### Instructions to follow
Please rewrite every line of the material below as a numbered list, leaving out the blank lines.

**** Exercise material

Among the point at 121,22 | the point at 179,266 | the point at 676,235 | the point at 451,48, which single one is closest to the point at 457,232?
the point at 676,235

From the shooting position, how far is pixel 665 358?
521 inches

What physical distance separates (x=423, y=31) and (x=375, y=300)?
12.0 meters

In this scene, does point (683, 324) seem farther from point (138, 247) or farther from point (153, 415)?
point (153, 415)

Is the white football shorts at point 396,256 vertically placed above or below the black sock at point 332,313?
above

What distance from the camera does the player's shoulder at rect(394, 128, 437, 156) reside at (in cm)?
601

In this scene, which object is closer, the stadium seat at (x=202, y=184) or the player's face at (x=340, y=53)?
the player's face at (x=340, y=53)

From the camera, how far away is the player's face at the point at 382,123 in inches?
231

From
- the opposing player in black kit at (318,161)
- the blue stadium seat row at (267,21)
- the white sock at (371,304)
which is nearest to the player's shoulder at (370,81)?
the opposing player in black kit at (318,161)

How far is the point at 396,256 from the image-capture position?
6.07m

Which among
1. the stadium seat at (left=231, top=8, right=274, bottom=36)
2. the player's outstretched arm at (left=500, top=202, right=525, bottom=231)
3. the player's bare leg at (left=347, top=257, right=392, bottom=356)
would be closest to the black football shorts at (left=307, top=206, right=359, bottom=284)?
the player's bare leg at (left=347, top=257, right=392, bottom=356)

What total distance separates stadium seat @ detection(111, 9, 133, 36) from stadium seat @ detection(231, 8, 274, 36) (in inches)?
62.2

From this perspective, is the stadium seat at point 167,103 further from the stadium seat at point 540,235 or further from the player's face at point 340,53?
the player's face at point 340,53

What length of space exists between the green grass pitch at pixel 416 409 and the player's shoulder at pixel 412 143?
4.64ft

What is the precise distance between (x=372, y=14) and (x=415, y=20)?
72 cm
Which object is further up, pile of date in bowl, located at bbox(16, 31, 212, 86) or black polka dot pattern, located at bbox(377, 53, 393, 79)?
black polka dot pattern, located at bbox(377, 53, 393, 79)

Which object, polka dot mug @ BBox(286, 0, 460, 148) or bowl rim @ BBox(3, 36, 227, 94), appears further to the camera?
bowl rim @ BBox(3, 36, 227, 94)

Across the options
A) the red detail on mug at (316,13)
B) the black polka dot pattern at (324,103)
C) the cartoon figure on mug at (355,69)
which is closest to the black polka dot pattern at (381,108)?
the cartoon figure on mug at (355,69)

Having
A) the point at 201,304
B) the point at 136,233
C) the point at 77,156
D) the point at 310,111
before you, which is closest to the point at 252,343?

********

### Full response
1. Among the point at 121,22 | the point at 179,266 | the point at 676,235 | the point at 451,48, which single one is closest to the point at 457,232?
2. the point at 676,235
3. From the shooting position, how far is pixel 665 358?
4. 521 inches
5. What physical distance separates (x=423, y=31) and (x=375, y=300)?
6. 12.0 meters
7. In this scene, does point (683, 324) seem farther from point (138, 247) or farther from point (153, 415)?
8. point (153, 415)
9. Is the white football shorts at point 396,256 vertically placed above or below the black sock at point 332,313?
10. above
11. What distance from the camera does the player's shoulder at rect(394, 128, 437, 156) reside at (in cm)?
12. 601
13. In this scene, which object is closer, the stadium seat at (x=202, y=184) or the player's face at (x=340, y=53)?
14. the player's face at (x=340, y=53)
15. From the camera, how far away is the player's face at the point at 382,123 in inches?
16. 231
17. From
18. - the opposing player in black kit at (318,161)
19. - the blue stadium seat row at (267,21)
20. - the white sock at (371,304)
21. which is nearest to the player's shoulder at (370,81)?
22. the opposing player in black kit at (318,161)
23. How far is the point at 396,256 from the image-capture position?
24. 6.07m
25. Which among
26. 1. the stadium seat at (left=231, top=8, right=274, bottom=36)
27. 2. the player's outstretched arm at (left=500, top=202, right=525, bottom=231)
28. 3. the player's bare leg at (left=347, top=257, right=392, bottom=356)
29. would be closest to the black football shorts at (left=307, top=206, right=359, bottom=284)?
30. the player's bare leg at (left=347, top=257, right=392, bottom=356)
31. What total distance separates stadium seat @ detection(111, 9, 133, 36) from stadium seat @ detection(231, 8, 274, 36) (in inches)?
32. 62.2
33. From this perspective, is the stadium seat at point 167,103 further from the stadium seat at point 540,235 or further from the player's face at point 340,53?
34. the player's face at point 340,53
35. What length of space exists between the green grass pitch at pixel 416 409 and the player's shoulder at pixel 412 143?
36. 4.64ft
37. What is the precise distance between (x=372, y=14) and (x=415, y=20)?
38. 72 cm
39. Which object is further up, pile of date in bowl, located at bbox(16, 31, 212, 86) or black polka dot pattern, located at bbox(377, 53, 393, 79)?
40. black polka dot pattern, located at bbox(377, 53, 393, 79)
41. Which object, polka dot mug @ BBox(286, 0, 460, 148) or bowl rim @ BBox(3, 36, 227, 94), appears further to the camera?
42. bowl rim @ BBox(3, 36, 227, 94)
43. Across the options
44. A) the red detail on mug at (316,13)
45. B) the black polka dot pattern at (324,103)
46. C) the cartoon figure on mug at (355,69)
47. which is closest to the black polka dot pattern at (381,108)?
48. the cartoon figure on mug at (355,69)
49. Having
50. A) the point at 201,304
51. B) the point at 136,233
52. C) the point at 77,156
53. D) the point at 310,111
54. before you, which is closest to the point at 252,343?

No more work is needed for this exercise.